■ **Work instructions**
Return, in their exact form, the lines that lie between the start of the data below and the line containing "resting: 0%", with both ends included.
#### Records
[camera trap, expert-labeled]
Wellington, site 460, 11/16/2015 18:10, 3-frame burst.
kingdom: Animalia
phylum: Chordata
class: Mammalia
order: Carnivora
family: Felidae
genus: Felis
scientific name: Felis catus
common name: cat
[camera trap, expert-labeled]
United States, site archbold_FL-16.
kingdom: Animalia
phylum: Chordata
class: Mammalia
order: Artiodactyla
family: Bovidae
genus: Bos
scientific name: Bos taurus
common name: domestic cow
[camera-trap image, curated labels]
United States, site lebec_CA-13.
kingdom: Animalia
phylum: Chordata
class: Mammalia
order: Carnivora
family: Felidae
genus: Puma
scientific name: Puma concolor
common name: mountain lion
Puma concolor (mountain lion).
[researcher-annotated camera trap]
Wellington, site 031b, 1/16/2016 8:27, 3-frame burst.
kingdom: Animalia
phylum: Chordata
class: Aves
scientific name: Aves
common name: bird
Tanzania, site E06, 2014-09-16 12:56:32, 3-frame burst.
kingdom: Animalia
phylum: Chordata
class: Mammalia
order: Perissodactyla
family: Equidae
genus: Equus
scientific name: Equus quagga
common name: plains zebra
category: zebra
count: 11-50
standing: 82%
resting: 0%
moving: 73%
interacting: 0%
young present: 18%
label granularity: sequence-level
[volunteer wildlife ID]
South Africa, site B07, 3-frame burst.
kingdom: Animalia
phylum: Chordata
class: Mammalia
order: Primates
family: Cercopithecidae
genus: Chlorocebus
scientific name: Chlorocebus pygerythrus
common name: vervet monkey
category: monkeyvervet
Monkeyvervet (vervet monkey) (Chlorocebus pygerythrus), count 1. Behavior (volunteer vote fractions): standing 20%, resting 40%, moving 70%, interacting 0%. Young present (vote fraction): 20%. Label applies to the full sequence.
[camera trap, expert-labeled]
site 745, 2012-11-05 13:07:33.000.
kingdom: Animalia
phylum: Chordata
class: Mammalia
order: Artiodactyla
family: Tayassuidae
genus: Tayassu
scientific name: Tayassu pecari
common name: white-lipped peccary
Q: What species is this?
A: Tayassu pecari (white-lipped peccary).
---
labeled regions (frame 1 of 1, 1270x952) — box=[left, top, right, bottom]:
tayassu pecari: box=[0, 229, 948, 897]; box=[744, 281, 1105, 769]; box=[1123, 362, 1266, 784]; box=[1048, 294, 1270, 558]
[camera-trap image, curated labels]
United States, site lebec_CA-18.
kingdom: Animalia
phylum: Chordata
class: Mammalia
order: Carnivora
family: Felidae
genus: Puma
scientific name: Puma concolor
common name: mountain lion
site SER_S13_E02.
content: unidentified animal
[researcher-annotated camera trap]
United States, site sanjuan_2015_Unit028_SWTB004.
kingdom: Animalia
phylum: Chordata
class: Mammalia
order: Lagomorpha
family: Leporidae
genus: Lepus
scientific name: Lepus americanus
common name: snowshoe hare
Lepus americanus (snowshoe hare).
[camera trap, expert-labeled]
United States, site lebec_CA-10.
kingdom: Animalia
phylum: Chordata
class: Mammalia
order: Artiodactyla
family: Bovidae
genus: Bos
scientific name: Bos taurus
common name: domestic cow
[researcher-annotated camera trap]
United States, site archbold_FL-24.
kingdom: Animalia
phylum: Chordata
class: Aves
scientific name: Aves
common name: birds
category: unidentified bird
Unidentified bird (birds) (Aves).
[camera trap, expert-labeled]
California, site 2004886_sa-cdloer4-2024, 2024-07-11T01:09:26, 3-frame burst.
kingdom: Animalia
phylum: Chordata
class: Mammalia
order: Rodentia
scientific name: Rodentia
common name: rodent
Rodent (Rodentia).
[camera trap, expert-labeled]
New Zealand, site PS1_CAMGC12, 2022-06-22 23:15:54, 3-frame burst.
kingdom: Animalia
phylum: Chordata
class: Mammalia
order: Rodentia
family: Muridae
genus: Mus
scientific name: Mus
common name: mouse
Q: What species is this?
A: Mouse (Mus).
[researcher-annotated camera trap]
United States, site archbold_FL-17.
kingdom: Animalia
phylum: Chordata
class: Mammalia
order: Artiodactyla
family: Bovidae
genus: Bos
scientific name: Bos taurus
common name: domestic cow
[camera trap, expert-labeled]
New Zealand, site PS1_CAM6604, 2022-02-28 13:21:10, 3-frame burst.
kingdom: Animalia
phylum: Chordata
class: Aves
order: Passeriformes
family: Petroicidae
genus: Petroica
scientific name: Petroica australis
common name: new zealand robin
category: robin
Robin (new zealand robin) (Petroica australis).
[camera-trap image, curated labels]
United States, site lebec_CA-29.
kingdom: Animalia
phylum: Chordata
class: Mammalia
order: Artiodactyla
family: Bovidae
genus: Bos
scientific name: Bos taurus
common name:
########
■ **Solution to this exercise**
[camera trap, expert-labeled]
Wellington, site 460, 11/16/2015 18:10, 3-frame burst.
kingdom: Animalia
phylum: Chordata
class: Mammalia
order: Carnivora
family: Felidae
genus: Felis
scientific name: Felis catus
common name: cat
[camera trap, expert-labeled]
United States, site archbold_FL-16.
kingdom: Animalia
phylum: Chordata
class: Mammalia
order: Artiodactyla
family: Bovidae
genus: Bos
scientific name: Bos taurus
common name: domestic cow
[camera-trap image, curated labels]
United States, site lebec_CA-13.
kingdom: Animalia
phylum: Chordata
class: Mammalia
order: Carnivora
family: Felidae
genus: Puma
scientific name: Puma concolor
common name: mountain lion
Puma concolor (mountain lion).
[researcher-annotated camera trap]
Wellington, site 031b, 1/16/2016 8:27, 3-frame burst.
kingdom: Animalia
phylum: Chordata
class: Aves
scientific name: Aves
common name: bird
Tanzania, site E06, 2014-09-16 12:56:32, 3-frame burst.
kingdom: Animalia
phylum: Chordata
class: Mammalia
order: Perissodactyla
family: Equidae
genus: Equus
scientific name: Equus quagga
common name: plains zebra
category: zebra
count: 11-50
standing: 82%
resting: 0%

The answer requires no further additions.